Thursday, 6 December 2012

Campaigns can be to blame

Excellent piece here by Nate Silver, pointing out that when internal polls are wrong, it's often the fault of the campaign itself:
Pollsters can expect to take their share of blame when their campaigns lose, and this year has been no exception. Not long after Barack Obama and Democrats had a strong night on Nov. 6, Republicans began to complain publicly that the polls conducted by their campaigns and by affiliated groups implied considerably more optimistic outcomes for them than actually occurred.
Perhaps these Republicans shouldn’t have been so surprised. When public polls conducted by independent organizations clash with the internal polls released by campaigns, the public polls usually prove more reliable.
Take, for example, the gubernatorial recall election in Wisconsin earlier this year. Independent polls had the Republican incumbent, Scott Walker, favored to retain his office by about six percentage points. A series of polls conducted for Democratic groups showed a roughly tied race instead.
Mr. Walker in fact won by seven points: the independent polls called the outcome almost exactly, while the internal polls were far from the mark.
Cases like these are fairly typical. My database of campaign polls released to the public in United States House races found that they were about six points more favorable to their candidate than independent surveys on average — and that they were typically less accurate in the end.
 It goes further to say:
But sometimes, internal polls make their way to the public through leaks that are not authorized by the campaigns. Or reporters and analysts may see the “real” numbers, or reasonably explicit characterizations of them, on background, on the condition that they not report them. (I saw some of the Obama campaign’s internal polling in 2008, along with that of some other Republican and Democratic campaigns in a few instances over the years.)

Perhaps these internal polls are more accurate?

My experience has been that these polls can also exaggerate the standing of their candidate, if perhaps not by quite as large a margin as those that are authorized for an on-the-record release. An interesting example of this comes from Noam Scheiber of The New Republic, who says he received data on Mr. Romney’s internal polling in six states from an aide to Mr. Romney’s campaign. In addition, Mr. Romney’s chief pollster, Neil Newhouse, disclosed the campaign’s polling to Mr. Scheiber in a seventh state, Ohio.

On average, the polls had Mr. Obama ahead by just one point between the seven states. They had Mr. Obama trailing in Colorado and New Hampshire and tied with Mr. Romney in Iowa.
The most interesting part though is about the mismatches which organisations generate willfully:
Our self-perceptions are very often more optimistic than the reality; 80 percent of people think they are above-average drivers, for example.
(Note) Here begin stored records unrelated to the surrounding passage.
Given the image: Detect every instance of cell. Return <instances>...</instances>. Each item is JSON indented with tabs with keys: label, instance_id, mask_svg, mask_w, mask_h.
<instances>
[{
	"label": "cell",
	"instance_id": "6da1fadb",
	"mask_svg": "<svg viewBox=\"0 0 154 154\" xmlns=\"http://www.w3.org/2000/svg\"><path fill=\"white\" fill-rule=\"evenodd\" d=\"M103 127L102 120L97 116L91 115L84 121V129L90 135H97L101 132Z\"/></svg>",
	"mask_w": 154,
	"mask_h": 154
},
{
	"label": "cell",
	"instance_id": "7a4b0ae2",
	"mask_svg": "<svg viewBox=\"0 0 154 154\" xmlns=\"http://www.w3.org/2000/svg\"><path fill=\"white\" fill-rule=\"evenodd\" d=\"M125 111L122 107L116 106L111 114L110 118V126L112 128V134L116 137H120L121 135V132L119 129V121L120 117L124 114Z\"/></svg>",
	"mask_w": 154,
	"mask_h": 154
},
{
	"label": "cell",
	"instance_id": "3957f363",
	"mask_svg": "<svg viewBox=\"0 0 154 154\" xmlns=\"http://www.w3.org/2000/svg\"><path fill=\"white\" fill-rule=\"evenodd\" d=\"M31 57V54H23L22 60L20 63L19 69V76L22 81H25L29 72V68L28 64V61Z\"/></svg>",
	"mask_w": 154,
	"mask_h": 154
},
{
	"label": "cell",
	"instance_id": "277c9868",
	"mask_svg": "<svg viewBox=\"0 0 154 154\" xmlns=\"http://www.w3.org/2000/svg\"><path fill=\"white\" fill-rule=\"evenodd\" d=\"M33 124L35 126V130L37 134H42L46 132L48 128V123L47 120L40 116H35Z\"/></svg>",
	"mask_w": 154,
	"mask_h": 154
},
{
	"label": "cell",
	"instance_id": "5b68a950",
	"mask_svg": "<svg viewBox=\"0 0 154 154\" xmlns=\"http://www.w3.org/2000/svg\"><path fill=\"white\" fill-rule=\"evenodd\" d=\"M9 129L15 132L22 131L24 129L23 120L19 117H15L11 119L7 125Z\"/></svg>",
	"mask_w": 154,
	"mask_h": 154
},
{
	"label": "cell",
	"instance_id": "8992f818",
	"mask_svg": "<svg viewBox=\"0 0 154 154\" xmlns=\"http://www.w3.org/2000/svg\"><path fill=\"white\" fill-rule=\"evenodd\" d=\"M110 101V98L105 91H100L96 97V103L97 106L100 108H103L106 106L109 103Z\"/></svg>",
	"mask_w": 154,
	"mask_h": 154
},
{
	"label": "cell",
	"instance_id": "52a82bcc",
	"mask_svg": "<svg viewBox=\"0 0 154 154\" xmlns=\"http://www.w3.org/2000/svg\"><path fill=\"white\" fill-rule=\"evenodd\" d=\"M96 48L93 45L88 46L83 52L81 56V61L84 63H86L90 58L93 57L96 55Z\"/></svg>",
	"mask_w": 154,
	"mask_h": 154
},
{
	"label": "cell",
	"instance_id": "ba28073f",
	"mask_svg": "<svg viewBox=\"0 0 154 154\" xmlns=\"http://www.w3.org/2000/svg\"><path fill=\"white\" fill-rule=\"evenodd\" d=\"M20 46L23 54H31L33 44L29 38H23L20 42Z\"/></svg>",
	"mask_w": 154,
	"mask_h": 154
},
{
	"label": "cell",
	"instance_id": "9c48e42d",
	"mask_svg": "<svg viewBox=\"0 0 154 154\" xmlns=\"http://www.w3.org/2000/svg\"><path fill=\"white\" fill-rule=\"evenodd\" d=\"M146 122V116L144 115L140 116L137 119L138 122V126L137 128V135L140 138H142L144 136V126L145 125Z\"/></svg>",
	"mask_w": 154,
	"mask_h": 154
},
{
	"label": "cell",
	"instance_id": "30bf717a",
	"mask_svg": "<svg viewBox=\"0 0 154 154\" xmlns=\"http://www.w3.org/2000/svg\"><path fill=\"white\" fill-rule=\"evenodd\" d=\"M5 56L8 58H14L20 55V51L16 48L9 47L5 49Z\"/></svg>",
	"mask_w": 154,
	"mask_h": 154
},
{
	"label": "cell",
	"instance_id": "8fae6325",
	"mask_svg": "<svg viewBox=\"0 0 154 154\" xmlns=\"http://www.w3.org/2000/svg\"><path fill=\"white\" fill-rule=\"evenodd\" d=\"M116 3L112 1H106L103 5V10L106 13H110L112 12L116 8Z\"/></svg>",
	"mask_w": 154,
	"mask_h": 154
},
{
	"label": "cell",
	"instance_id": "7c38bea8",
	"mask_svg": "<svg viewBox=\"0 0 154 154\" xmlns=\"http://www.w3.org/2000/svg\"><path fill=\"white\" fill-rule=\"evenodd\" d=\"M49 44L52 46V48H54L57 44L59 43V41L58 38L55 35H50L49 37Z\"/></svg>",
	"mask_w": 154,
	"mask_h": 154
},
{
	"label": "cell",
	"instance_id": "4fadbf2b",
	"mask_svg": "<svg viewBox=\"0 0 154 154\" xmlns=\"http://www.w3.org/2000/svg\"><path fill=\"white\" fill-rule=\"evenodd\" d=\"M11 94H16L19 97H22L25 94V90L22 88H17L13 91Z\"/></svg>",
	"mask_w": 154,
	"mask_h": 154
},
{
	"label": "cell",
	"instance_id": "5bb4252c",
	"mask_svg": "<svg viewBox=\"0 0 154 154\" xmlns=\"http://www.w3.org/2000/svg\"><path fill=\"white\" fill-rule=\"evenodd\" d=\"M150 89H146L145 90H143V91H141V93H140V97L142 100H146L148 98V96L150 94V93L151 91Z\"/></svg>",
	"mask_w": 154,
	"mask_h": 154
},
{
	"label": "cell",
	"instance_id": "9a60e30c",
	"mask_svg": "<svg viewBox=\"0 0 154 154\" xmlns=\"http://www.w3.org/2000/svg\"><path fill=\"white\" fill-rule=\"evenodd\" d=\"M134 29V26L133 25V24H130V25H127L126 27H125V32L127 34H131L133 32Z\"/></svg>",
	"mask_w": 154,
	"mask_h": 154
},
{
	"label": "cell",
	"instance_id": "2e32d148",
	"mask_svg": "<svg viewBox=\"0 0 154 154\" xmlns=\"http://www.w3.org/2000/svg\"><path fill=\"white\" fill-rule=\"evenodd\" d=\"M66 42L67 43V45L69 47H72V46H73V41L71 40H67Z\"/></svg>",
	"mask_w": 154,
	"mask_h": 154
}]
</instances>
These problems can be worse when we join together to form businesses or organizations. Honest self-assessment is a challenge for any business, and it is one reason that management consultants are sometimes engaged at considerable expense to provide a supposedly more objective and unbiased take on the state of the organization’s operations. (Much of Mr. Romney’s success in business, of course, came precisely because he was able to identify companies whose organizational cultures prevented them from functioning efficiently.)

A pollster working within a campaign may face a variety of perverse incentives that compete with his ability to produce the most accurate possible results to his candidate. He may worry about harming the morale of the candidate or the campaign if he delivers bad news. Or he may be worried that the campaign will no longer be interested in his services if the candidate feels the race is hopeless.
Groupthink and confirmation bias are also risks in any organization, particularly under the stress of the end stages of a political campaign.
Allowing mismatches to exist without analysis is fundamentally unacceptable, particularly when the stakes are so high.

1 comment:

  1. This is a well-known bias in research - the tendency to confirm your already held beliefs by skewing the data in your favor or explaining it in some bafflingly positive way.